Labour update: Unemployment rate remained unchanged at 27.7% in Q3.17
30 Oct 2017
In Q3.17, the unemployment rate remained unchanged at 27.7% for the second consecutive quarter and therefore remained at the highest level since 2003.
- In Q3.17, the unemployment rate remained unchanged at 27.7% for the second consecutive quarter and therefore remained at the highest level since 2003.
- In Q3.17, although the number of employed individuals increased by 0.6% q/q and 2.3% y/y to 16.2mn the number of job seekers increased by 0.5% q/q and 5.7% y/y to 6.21mn yielding the unchanged unemployment rate.
- On a quarterly basis the employment gain of 92 000 was spread between seven of the ten industries. The largest q/q job gains occurred finance, government, transport and trade of 68 000, 56 000, 34 000 and 21 000 respectively.
- The annual gain of 358 000 jobs was mainly driven by finance, government and trade where employment levels rose by 140 000, 117 000 and 88 000 respectively.
- The construction and agriculture industries saw reduced employment levels on both a quarterly and annual basis.
- The expanded unemployment rate, which includes the discouraged, rose to 36.8% in Q3.17 from 36.6% in Q2.17 and from 36.2% in 2016. Youth (15 – 34 years) unemployment remained elevated at 38.6%.
- SA’s growth forecasts were recently lowered by the SARB and National Treasury as well as by the major international authorities. Across the board, growth is expected to remain below 1.0% in 2017 and is projected to rise only gradually towards 2.0% over the next three years.
- Recent indicators have confirmed a strengthening in the global economy and commodity prices have stabilised at higher prices relative to decade lows reached in 2016. Although the global backdrop should provide some support, a sustained lift in the domestic economy will rely on a recovery in confidence levels that to a large extent are being depressed by persistent policy uncertainty.
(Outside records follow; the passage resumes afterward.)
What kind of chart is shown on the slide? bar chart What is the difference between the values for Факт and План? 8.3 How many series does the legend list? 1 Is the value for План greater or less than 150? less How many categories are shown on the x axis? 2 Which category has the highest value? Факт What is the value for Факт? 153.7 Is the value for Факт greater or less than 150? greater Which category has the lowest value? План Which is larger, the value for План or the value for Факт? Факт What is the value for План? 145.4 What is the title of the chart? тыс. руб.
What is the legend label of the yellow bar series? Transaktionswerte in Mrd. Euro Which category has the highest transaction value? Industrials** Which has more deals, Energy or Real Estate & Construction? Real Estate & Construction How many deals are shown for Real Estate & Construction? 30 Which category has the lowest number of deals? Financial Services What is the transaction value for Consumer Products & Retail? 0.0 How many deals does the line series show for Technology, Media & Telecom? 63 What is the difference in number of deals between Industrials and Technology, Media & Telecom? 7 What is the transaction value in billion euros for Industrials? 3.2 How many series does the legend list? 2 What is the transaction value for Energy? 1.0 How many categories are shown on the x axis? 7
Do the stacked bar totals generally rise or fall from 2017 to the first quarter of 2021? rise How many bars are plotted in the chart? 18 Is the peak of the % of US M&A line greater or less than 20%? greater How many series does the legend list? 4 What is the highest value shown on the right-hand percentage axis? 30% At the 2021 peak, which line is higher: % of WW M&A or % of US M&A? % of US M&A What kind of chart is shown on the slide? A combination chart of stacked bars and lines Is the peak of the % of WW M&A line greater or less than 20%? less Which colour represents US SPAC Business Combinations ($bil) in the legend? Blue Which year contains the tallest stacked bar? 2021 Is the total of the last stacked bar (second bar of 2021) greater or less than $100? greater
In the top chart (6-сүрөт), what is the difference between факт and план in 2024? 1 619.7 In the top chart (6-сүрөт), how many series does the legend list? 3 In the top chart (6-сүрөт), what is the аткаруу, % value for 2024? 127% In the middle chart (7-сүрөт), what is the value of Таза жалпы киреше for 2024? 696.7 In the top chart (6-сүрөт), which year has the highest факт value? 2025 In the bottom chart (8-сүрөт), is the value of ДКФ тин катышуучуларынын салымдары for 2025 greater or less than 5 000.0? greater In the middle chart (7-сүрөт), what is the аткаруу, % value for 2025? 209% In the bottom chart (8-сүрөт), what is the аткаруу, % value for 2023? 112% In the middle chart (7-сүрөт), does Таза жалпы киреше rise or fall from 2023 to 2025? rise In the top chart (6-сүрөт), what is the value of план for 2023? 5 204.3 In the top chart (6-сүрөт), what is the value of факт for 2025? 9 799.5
- Effective policy implementation and policy certainty are required to restore confidence and enhance the investment climate which would ultimately lift potential GDP growth and therefore employment rates. However, Moody’s recently cautioned that “in the run up to the elections the commitment to difficult (and hence less popular) reforms aimed at promoting growth (…) has been weakening.”